CVE-2024-7317 is a stored Cross-Site Scripting (XSS) vulnerability classified under CWE-79, found in the WordPress plugin 'Folders – Unlimited Folders to Organize Media Library Folder, Pages, Posts, File Manager' developed by galdub. This plugin is designed to help organize media libraries, pages, posts, and files within WordPress installations. The vulnerability affects all versions up to and including 3.0.3. It stems from inadequate sanitization and escaping of SVG file uploads, which are vector image files that can contain embedded scripts. Authenticated users with Contributor-level permissions or higher can upload malicious SVG files containing arbitrary JavaScript code. When any user views or accesses these SVG files, the embedded scripts execute in their browser context, potentially leading to session hijacking, privilege escalation, or other malicious actions. The vulnerability requires authentication but no user interaction beyond accessing the SVG file, and it affects the confidentiality and integrity of user data without impacting availability. The CVSS v3.1 base score is 6.4, reflecting a medium severity with network attack vector, low attack complexity, and privileges required. No public exploits have been reported yet, but the vulnerability poses a significant risk to WordPress sites using this plugin, especially those with multiple users and contributors. Mitigation requires patching the plugin once updates are available or implementing strict file upload restrictions and content sanitization.

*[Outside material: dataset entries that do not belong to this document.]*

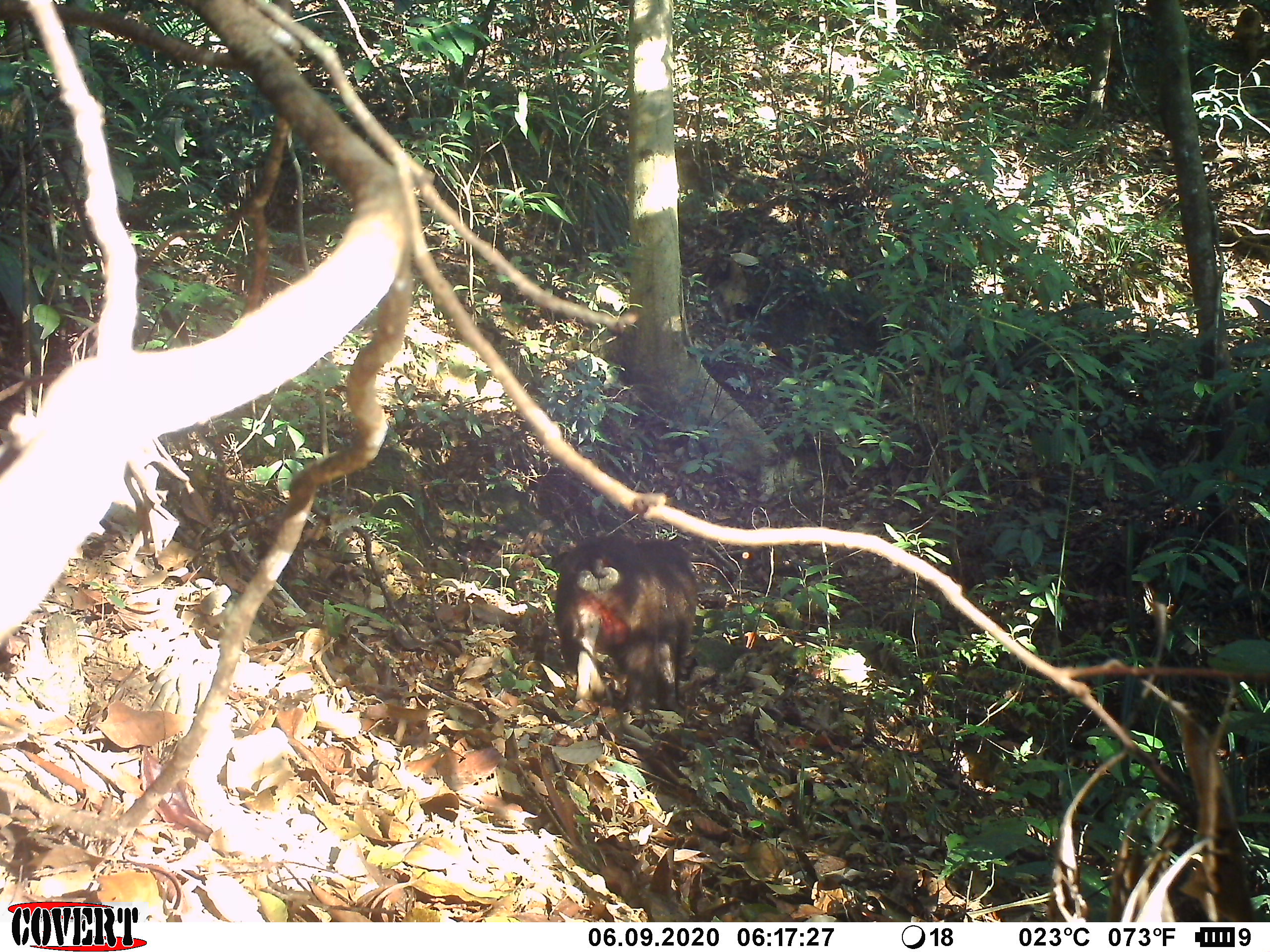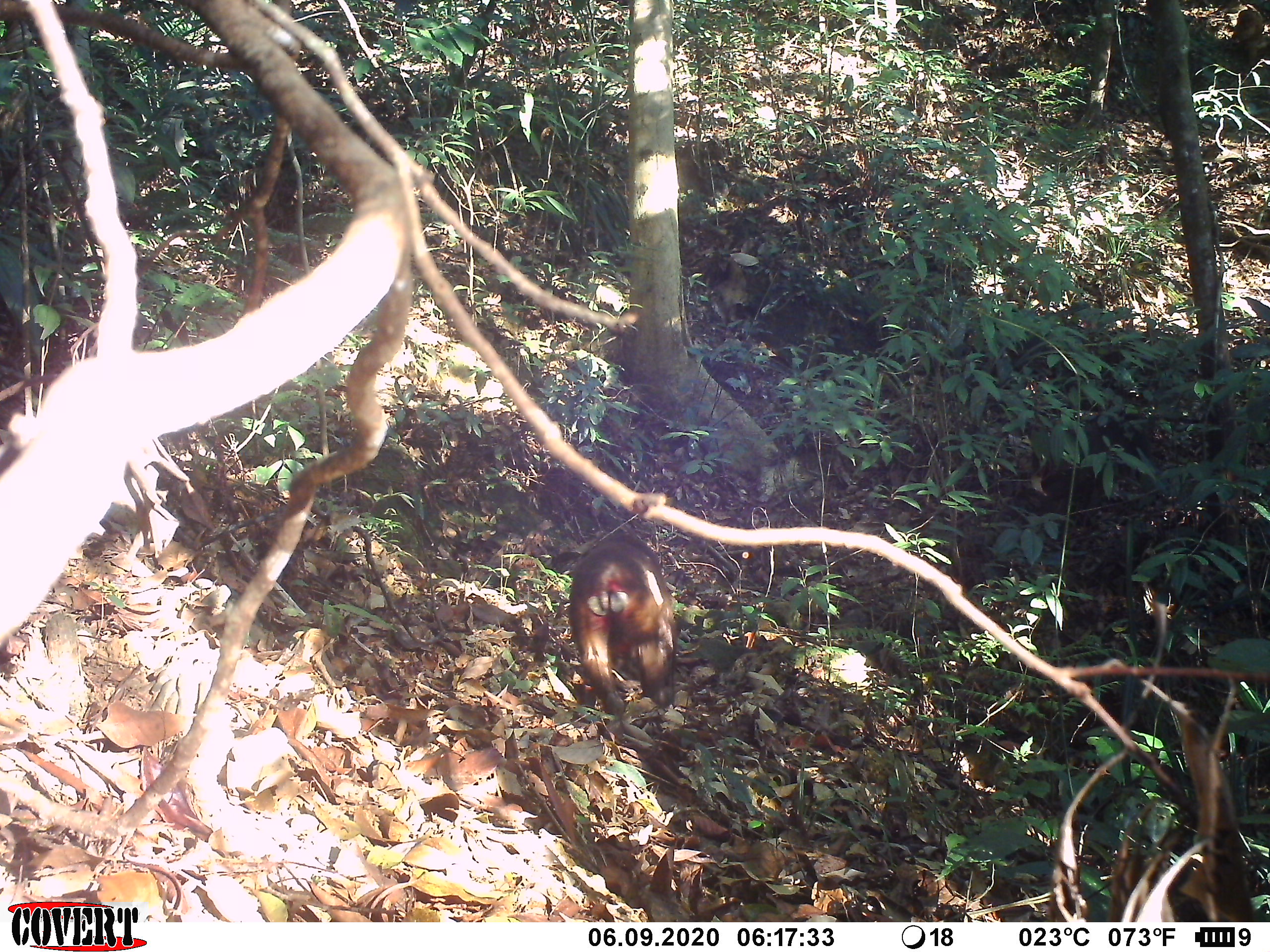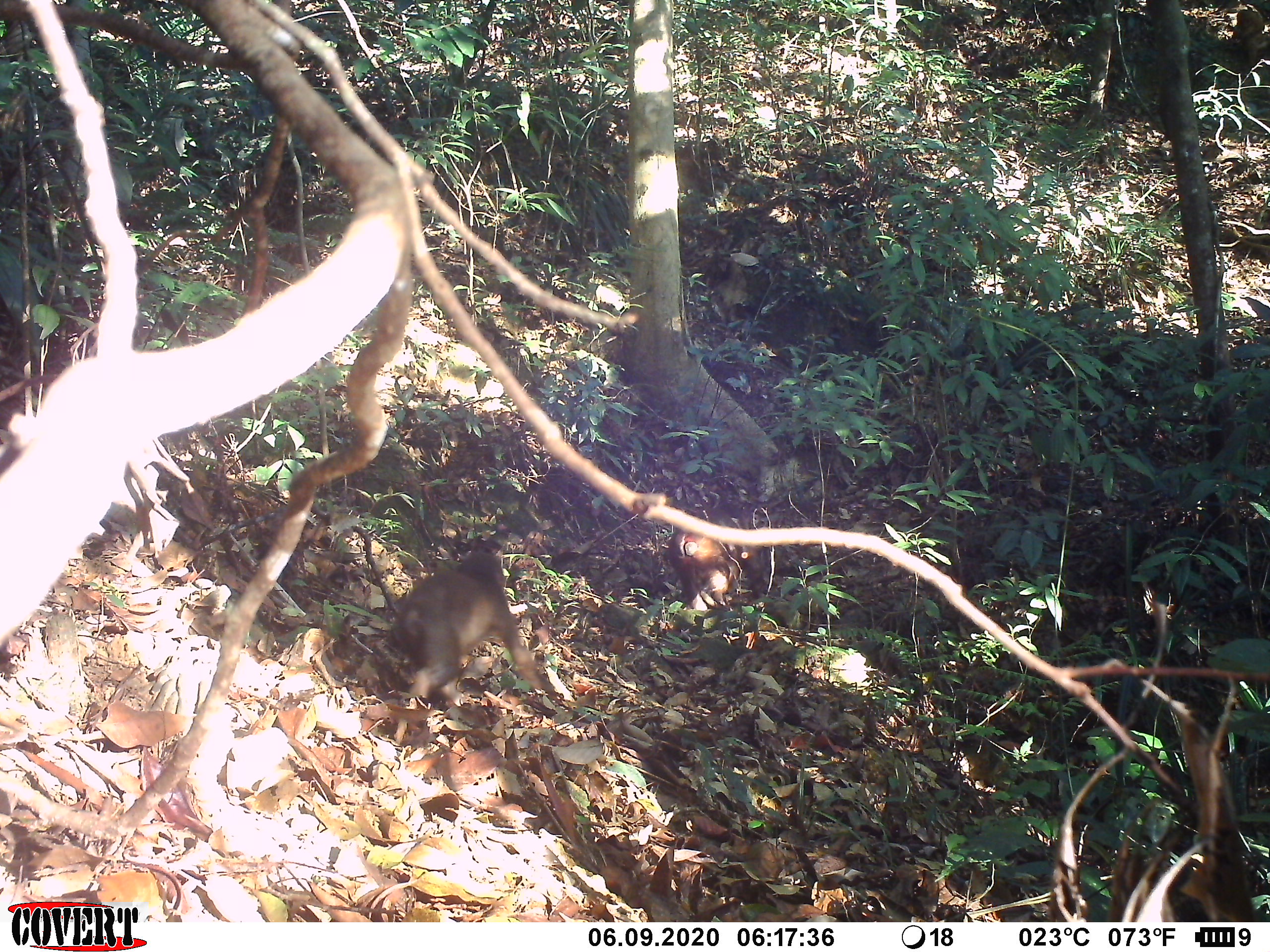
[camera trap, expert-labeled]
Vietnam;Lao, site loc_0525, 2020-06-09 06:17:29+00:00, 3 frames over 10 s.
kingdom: Animalia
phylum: Chordata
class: Mammalia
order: Primates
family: Cercopithecidae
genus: Macaca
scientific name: Macaca arctoides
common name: stump-tailed macaque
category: stump tailed macaque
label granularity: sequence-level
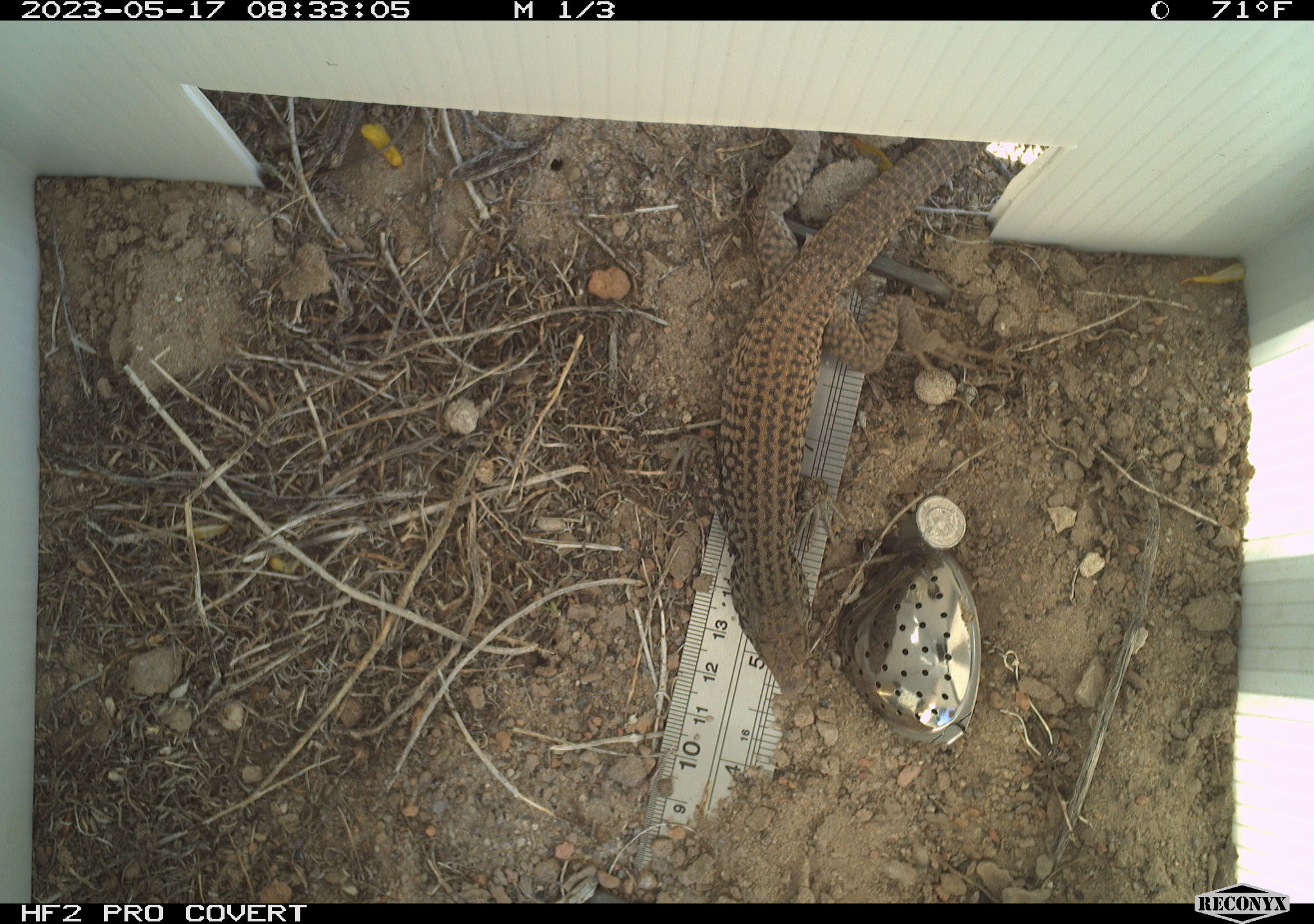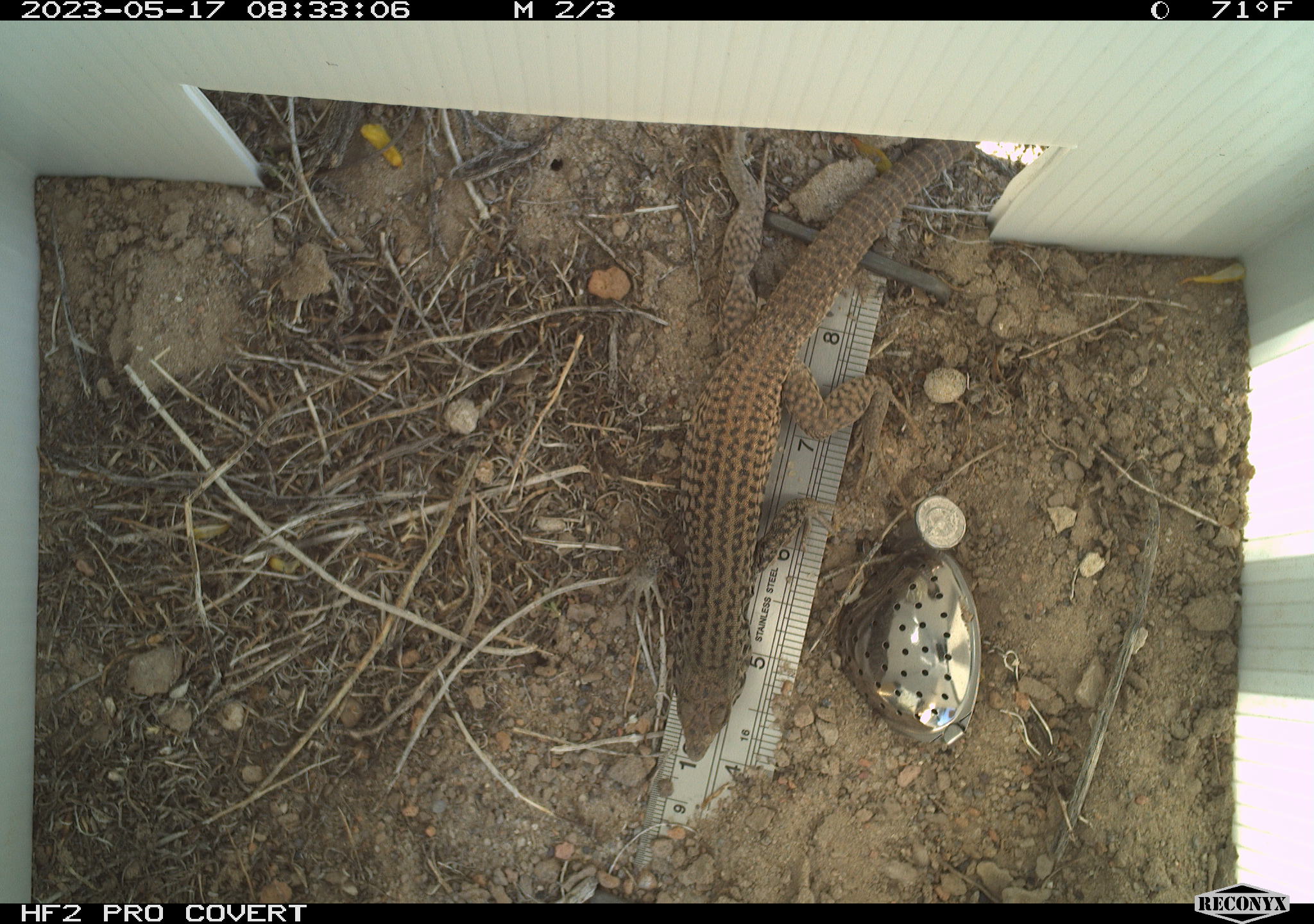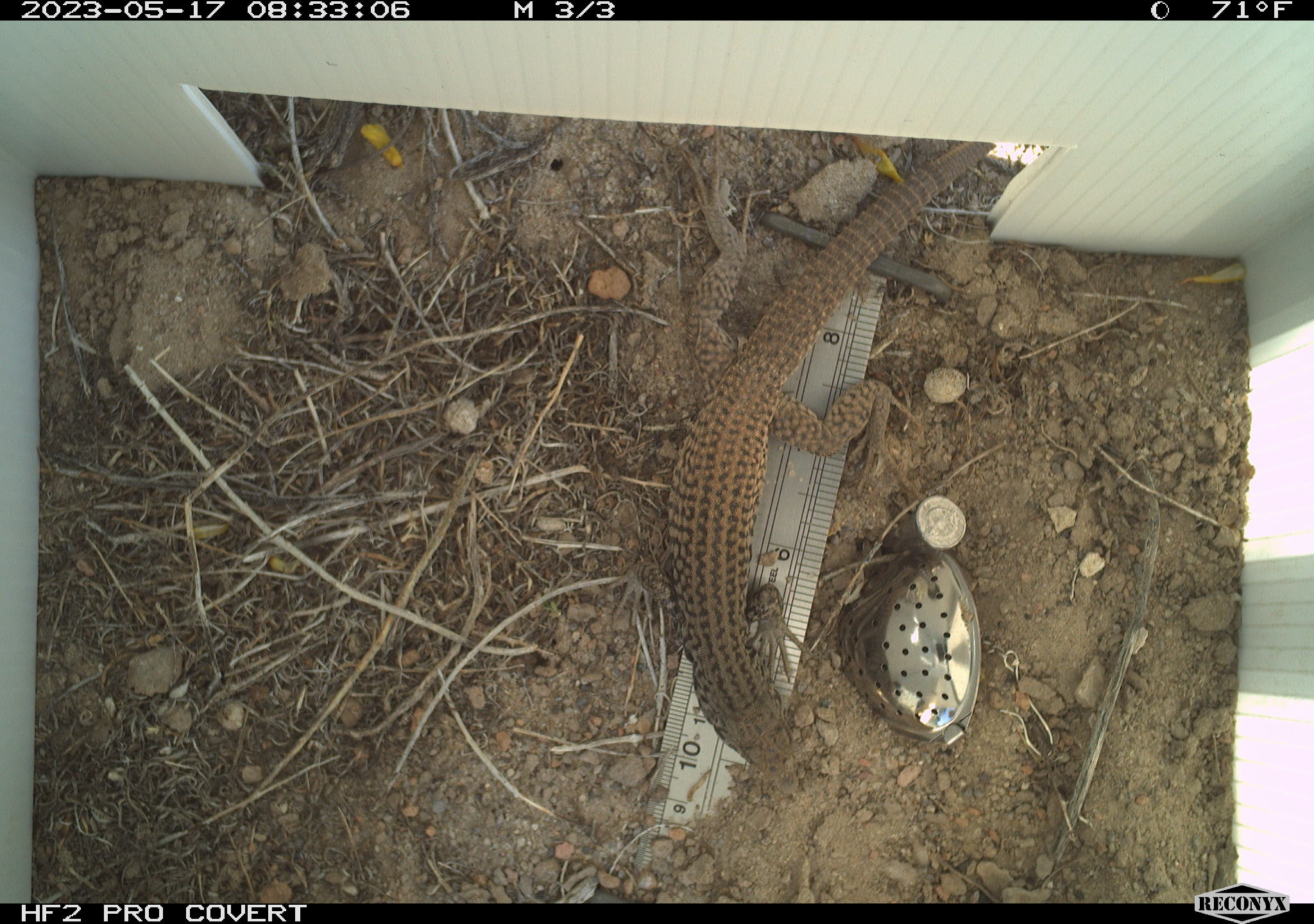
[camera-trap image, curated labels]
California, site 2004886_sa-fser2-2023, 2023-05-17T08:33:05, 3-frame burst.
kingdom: Animalia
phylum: Chordata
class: Reptilia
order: Squamata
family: Teiidae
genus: Aspidoscelis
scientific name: Aspidoscelis tigris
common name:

The primary impact of CVE-2024-7317 is the compromise of user confidentiality and integrity on affected WordPress sites. Attackers with Contributor-level access can inject persistent malicious scripts via SVG uploads, which execute in the browsers of any users accessing the infected files. This can lead to session hijacking, theft of authentication tokens, unauthorized actions performed on behalf of users, and potential lateral movement within the site. Since the vulnerability does not affect availability, denial of service is unlikely. However, the breach of trust and potential data leakage can severely damage organizational reputation and user trust. For organizations relying on WordPress for content management, especially those with multiple contributors or editors, this vulnerability can facilitate insider threats or external attackers who have compromised contributor accounts. The medium CVSS score indicates a moderate risk, but the ease of exploitation by authenticated users and the persistent nature of stored XSS make it a significant concern. The lack of known exploits in the wild currently reduces immediate risk but does not eliminate the threat, as attackers may develop exploits rapidly once the vulnerability is public.

1. Immediately restrict SVG file uploads to trusted users only or disable SVG uploads entirely until a patch is available. 2. Monitor and audit all uploaded SVG files for suspicious content or embedded scripts. 3. Apply strict input validation and output escaping on all file upload and rendering processes within the plugin, if custom fixes are possible before official patches. 4. Upgrade the plugin to a patched version as soon as it is released by the vendor. 5. Implement Content Security Policy (CSP) headers to limit the execution of inline scripts and reduce the impact of XSS attacks. 6. Enforce the principle of least privilege by limiting Contributor-level access to only trusted users. 7. Educate users and administrators about the risks of uploading untrusted SVG files and the importance of verifying file contents. 8. Use security plugins or Web Application Firewalls (WAFs) that can detect and block XSS payloads in uploads or requests. 9. Regularly review user roles and permissions to minimize the number of users who can upload files. 10. Conduct periodic security assessments and penetration tests focusing on file upload functionalities.